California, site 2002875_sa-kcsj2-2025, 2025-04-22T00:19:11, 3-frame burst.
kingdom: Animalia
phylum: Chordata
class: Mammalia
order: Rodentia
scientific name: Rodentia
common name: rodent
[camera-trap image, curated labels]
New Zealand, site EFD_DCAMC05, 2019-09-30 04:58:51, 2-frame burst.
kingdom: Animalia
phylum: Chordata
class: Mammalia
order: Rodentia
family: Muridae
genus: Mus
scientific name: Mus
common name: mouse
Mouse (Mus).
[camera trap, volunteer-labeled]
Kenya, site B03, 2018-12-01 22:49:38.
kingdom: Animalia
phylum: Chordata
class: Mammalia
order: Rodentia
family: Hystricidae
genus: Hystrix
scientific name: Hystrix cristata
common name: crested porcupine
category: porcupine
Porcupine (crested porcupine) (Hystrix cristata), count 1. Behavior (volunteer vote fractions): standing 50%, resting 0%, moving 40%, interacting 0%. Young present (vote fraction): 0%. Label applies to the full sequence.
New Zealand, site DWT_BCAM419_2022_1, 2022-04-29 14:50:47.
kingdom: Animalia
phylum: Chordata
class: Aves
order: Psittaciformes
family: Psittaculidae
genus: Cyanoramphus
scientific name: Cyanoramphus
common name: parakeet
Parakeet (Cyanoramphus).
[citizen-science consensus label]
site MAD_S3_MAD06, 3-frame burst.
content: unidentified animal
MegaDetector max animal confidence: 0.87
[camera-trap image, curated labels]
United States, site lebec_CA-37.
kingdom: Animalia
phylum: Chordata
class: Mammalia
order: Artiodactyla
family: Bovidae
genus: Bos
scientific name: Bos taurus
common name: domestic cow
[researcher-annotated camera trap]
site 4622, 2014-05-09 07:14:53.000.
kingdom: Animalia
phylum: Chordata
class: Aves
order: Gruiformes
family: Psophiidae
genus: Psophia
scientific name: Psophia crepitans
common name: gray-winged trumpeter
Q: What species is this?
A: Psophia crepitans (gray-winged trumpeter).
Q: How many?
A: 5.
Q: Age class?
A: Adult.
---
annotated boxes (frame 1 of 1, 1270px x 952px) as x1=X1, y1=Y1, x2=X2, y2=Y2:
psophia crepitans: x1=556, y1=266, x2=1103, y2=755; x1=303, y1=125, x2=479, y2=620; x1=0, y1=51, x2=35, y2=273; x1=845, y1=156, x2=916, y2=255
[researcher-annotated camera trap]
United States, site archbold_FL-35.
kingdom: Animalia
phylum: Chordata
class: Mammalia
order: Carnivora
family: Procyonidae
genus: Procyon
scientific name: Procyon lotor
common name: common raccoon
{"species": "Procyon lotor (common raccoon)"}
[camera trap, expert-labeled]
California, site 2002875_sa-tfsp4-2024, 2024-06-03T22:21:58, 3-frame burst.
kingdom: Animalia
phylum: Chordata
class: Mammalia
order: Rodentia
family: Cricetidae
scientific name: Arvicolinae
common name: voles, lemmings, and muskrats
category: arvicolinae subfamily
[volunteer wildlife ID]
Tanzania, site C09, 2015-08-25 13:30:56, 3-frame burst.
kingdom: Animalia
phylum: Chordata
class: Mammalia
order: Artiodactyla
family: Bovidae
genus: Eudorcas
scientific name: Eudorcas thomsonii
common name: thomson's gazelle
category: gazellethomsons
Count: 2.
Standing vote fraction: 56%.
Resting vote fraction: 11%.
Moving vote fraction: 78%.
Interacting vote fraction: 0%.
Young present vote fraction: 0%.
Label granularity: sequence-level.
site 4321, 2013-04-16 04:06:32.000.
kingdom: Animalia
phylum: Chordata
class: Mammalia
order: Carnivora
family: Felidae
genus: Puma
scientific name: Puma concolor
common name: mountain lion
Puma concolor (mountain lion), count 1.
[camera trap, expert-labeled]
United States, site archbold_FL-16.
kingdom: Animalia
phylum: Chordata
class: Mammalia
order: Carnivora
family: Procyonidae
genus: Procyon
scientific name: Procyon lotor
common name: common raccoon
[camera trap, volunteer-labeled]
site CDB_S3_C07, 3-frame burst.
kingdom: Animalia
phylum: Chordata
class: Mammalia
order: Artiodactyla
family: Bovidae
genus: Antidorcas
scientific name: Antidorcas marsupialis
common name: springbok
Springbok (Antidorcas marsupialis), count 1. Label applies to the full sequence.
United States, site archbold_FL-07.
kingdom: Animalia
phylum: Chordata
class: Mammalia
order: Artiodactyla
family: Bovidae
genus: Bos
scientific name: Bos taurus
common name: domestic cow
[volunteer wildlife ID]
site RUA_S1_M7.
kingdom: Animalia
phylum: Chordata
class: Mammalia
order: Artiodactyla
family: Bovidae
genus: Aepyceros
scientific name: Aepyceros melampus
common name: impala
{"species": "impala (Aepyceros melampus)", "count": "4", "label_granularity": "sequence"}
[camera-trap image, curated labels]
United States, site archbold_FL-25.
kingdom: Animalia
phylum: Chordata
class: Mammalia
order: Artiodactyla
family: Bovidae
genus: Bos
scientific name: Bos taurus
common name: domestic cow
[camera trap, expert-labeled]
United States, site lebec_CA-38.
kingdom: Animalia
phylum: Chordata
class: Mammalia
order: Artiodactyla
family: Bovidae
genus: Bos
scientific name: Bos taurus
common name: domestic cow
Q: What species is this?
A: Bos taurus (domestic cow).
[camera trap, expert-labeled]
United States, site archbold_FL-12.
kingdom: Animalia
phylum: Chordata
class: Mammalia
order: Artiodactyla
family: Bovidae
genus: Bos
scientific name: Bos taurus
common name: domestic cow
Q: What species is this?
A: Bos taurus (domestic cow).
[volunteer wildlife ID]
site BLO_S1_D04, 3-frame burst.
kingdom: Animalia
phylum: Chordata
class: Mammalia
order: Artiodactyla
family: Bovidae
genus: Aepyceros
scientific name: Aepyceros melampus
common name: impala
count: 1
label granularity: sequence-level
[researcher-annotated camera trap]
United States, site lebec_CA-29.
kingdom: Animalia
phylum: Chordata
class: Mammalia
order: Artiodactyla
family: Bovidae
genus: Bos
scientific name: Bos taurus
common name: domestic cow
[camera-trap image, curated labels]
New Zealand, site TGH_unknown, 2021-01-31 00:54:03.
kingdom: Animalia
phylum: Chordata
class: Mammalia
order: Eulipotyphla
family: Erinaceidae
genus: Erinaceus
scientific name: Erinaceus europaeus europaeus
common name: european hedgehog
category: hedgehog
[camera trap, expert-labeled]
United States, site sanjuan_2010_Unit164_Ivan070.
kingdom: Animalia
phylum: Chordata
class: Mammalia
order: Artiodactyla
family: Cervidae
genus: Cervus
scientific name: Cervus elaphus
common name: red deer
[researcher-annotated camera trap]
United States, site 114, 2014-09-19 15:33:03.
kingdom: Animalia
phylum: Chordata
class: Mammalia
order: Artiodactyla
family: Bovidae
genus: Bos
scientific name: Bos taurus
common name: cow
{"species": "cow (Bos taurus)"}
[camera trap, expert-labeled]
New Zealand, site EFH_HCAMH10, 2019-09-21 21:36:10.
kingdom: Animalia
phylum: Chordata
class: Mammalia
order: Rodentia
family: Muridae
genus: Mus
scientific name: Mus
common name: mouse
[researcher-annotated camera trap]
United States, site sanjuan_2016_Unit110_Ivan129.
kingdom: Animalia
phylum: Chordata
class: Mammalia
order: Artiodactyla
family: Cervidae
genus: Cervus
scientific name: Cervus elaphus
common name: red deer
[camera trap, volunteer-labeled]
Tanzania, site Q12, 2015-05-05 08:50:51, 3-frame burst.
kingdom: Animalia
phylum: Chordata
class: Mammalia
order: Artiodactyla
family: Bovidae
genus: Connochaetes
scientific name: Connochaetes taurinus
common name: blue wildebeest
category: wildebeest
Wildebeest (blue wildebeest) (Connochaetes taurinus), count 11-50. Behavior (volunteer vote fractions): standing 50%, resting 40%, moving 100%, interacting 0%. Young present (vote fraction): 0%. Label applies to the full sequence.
◆ ◆ ◆ ◆
Task:
Please copy, exactly and with nothing else, the lines above beginning at the line that has "category: arvicolinae subfamily" and ending with the line that has "United States, site archbold_FL-16.".

Exercise result:
category: arvicolinae subfamily
[volunteer wildlife ID]
Tanzania, site C09, 2015-08-25 13:30:56, 3-frame burst.
kingdom: Animalia
phylum: Chordata
class: Mammalia
order: Artiodactyla
family: Bovidae
genus: Eudorcas
scientific name: Eudorcas thomsonii
common name: thomson's gazelle
category: gazellethomsons
Count: 2.
Standing vote fraction: 56%.
Resting vote fraction: 11%.
Moving vote fraction: 78%.
Interacting vote fraction: 0%.
Young present vote fraction: 0%.
Label granularity: sequence-level.
site 4321, 2013-04-16 04:06:32.000.
kingdom: Animalia
phylum: Chordata
class: Mammalia
order: Carnivora
family: Felidae
genus: Puma
scientific name: Puma concolor
common name: mountain lion
Puma concolor (mountain lion), count 1.
[camera trap, expert-labeled]
United States, site archbold_FL-16.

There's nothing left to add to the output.